Çünkü Ofis Ekinciler caddesinde yürüdüler. Ama bir arka sokağa girmediler."

Nitekim Fehmi Uyanık da dün bu "düşüncede" beyanat verdi.

"Halka inemedik, halka gidemedik" diye.

Bedri; "Benim buraya, AK Parti gelmedi. Ama DTP'liler geldi. Ben yine de AK Parti'ye oy verdim. O da Başbakan içindi".

Demek ki; kent sadece "ana arterlerle" değil. Onun beri tarafı da vardır.

Diyarbakır, Ofis ya da Dağkapı veya Melikahmet, Sento caddesinden oluşmuyor.

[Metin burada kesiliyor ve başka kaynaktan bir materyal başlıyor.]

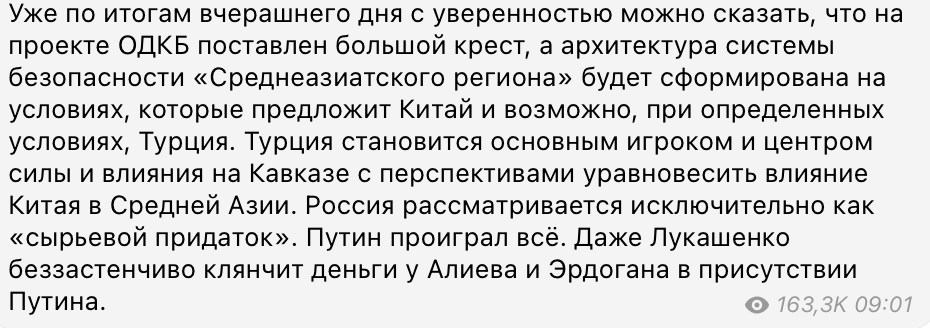 "Путін програв усе": ЗМІ розповіли, як принизили главу Кремля на саміті в Узбекистані та хто став на заході "справжнім лідером"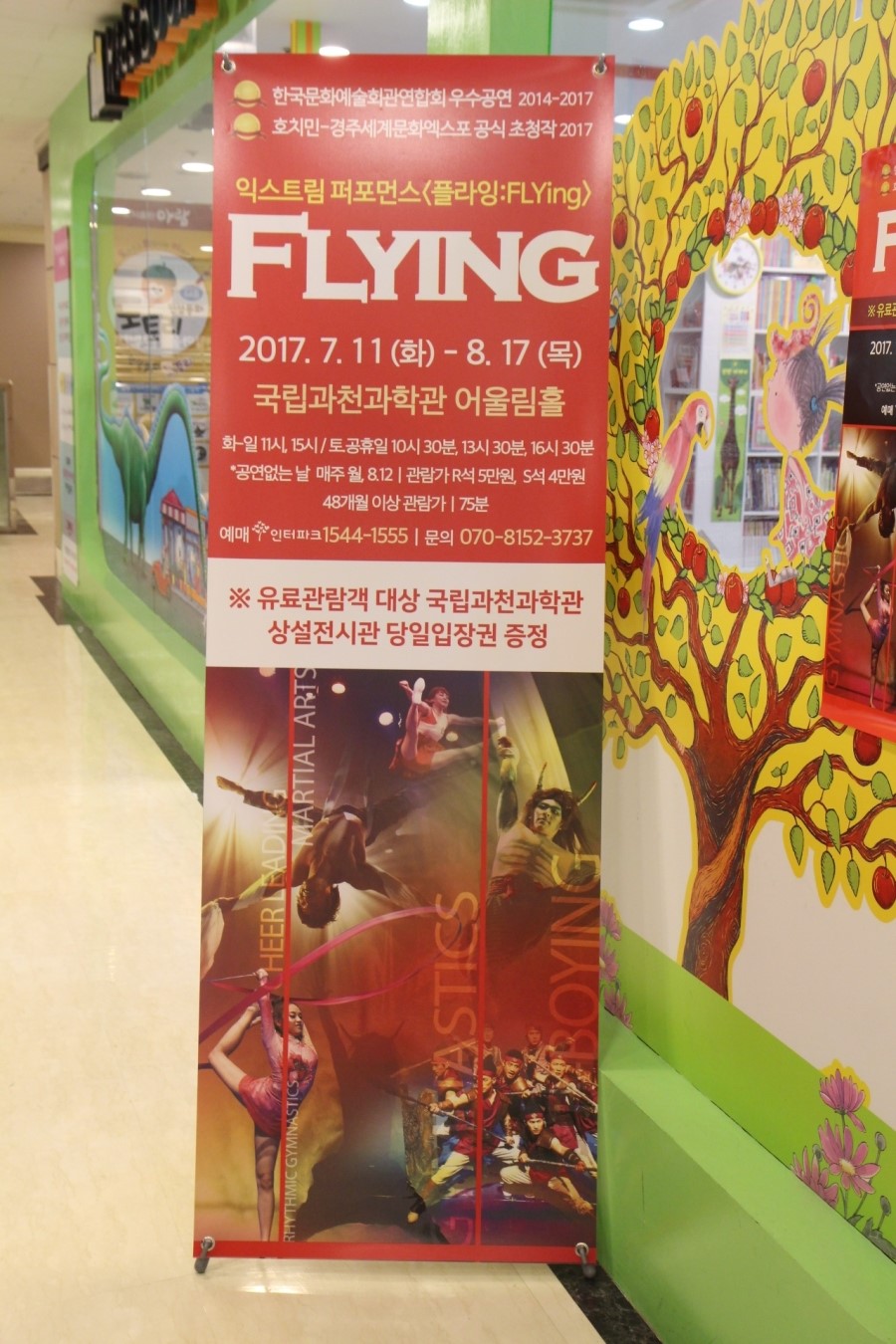 키즈북또또 이미지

Şehitliği var, Aziziye Mahallesi var, Ben-ü Sen, Hançepek, Arapşehy'i de var.

***

Uyanık'ın ifadesiyle;

AK Parti "elit bir zümrenin ve aristokrat bir tabakanın partisi. Varoşun değil yoksulun, işsizin, garibanın değil."

Aziziye'den bize "çuvalla" 22 Temmuz'da, 2004 yılında "rey" gelirken. Bugün neden; "gelinmedi".

Köyler. Kırsal. Biz sırt çevirdik, onlar hem sırtlarını hem de yüzlerini çevirdi. Oy kaybımızın yüzdesi; hep bu etkenlerdir.

AK Parti'nin "kan kaybını" partinin eski bir duayeni de; dün telefonla bana yorumladı.

Bir süre İl Yönetimi'nde bulundu. Siyasetin de "eski" simalarından biri.

AK Parti'nin aldığı yüzde 29-31 arasındaki oranı "geçersiz" sayacak bir ifadeyle; "geçmişteki oyları bile alamadılar".

Nasıl dedim?

Örnekleyerek verdi.

***

Diyarbakır'ın "seçmen sayısı" arttı mı? Arttı. Yüzde 10 civarında.

Seçime katılım oranı "yüksek miydi"? Evet yüksekti. Geçmişe oranla yüzde 20 artış vardı.

Şimdi bunları üst üste koyduğunuzda; AK Parti'nin aldığı "oy rakamı" şunu gösteriyor.

Aldığı yüzdelik; yüzde 31 değil, yüzde 15-17'lere iniyor.

Seçim sonucunu böyle "okumak" lazım.

Ve burada nokta koyuyoruz; şu hepimize "gına" getiren seçim ve seçim sonrasındaki "muhabbete".